For some deployments, UPF may be deployed on the satellite. In these cases, edge computing or local switch via UPF deployed on the satellite may be performed as specified in TS 23.501. As described in TR 23.737, in order to enable GEO satellite edge computing in Rel-18, the UPF and Edge Application Servers (EAS) can be deployed on the satellite. The following Figure shows the high level architecture of the Satellite Edge Computing via UPF on board.

As specified in clause 6.2.3.2 of TS 23.548, due to the IP address(es) of the EAS needs to be resolved by the DNS server that is on the ground first, a PDU session with the UPF on the ground needs to be established. Then, according to the EAS Deployment Information as described in clause 6.2.3.4 of TS 23.548, the SMF selects the PSA UPF or UL CL/BP/local PSA on-board based on the DNAI corresponding to the GEO Satellite ID and other factors.

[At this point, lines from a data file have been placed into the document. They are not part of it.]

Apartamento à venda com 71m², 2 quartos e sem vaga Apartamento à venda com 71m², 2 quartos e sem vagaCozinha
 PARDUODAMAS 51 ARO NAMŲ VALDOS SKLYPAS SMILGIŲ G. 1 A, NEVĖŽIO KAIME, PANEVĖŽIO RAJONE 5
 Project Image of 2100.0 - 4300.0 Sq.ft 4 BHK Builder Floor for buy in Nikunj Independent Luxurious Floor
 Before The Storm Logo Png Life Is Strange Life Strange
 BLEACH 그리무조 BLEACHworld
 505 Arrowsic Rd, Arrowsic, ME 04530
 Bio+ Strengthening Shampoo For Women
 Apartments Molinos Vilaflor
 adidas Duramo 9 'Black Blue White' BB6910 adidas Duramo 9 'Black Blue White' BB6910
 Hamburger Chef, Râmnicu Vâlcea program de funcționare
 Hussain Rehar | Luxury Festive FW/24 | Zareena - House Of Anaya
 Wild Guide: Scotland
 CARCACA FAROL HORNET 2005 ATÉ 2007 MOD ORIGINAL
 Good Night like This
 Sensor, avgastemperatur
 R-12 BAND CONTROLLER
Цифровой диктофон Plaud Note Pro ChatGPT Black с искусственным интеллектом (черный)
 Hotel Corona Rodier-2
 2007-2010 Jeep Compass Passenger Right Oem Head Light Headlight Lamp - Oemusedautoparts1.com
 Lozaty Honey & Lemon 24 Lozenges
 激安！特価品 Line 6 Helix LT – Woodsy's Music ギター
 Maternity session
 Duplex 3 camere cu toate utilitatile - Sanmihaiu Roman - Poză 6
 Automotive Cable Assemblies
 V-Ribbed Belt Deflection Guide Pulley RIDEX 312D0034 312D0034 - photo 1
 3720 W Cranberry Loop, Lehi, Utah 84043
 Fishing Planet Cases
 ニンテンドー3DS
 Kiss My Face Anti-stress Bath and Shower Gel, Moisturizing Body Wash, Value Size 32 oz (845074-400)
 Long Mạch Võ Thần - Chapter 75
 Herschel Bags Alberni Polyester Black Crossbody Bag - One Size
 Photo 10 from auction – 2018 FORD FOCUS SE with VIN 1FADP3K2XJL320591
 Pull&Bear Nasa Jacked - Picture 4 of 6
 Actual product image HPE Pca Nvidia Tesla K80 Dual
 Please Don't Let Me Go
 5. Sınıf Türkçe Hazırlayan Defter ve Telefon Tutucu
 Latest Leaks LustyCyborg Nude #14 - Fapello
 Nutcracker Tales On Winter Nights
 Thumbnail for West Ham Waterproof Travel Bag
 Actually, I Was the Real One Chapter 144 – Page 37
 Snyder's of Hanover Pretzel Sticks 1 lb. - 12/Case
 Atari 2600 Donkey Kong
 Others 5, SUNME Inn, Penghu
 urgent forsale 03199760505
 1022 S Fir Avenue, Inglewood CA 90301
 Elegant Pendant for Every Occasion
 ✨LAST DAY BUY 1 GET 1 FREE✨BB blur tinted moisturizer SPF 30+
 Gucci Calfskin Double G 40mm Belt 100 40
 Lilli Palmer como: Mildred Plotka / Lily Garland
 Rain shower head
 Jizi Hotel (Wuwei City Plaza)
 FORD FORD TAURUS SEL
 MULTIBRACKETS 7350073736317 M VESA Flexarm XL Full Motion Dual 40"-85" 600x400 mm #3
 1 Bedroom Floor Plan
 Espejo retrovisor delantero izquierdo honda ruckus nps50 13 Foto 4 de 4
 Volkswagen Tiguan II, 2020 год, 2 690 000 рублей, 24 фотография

Satellite networks in 5G environment involves the services or capabilities may be provided by multiple service providers in the form of following business roles:

• Satellite Mobile Network Operator (SMNO): an operator who can provide satellite communication services for satellite service customer, e.g. 5G MNO.
• Satellite Service Provider (SSP): a Provider who can provide satellite services for SMNO, e.g. satellite companies.
• Satellite Service Customer (SSC): a Communication Service Customer (CSC) who is able to consume satellite communication network, e.g. UE, IoT devices, broadband vehicular or fixed terminals.

Considering the different business models, business roles for satellite networks include (but not limited to):

• End user charging;
• Inter-provider charging.

Depending on the scenarios an organisation can play one or several roles simultaneously, and apply business roles based on corresponding business relationships, e.g.:

• Business roles for SMNO to charge SSC for using satellite communication services.
• Business roles for SSP to charge SMNO for using their satellites.
• When SMNO and SSP role are provided by the same enterprise, to charge SSC role for using their networks and satellite communication services.

In deployments, there could be business scenarios where one or more components are supported by a single enterprise. The present document does not impose any restrictions on the possible deployment scenarios.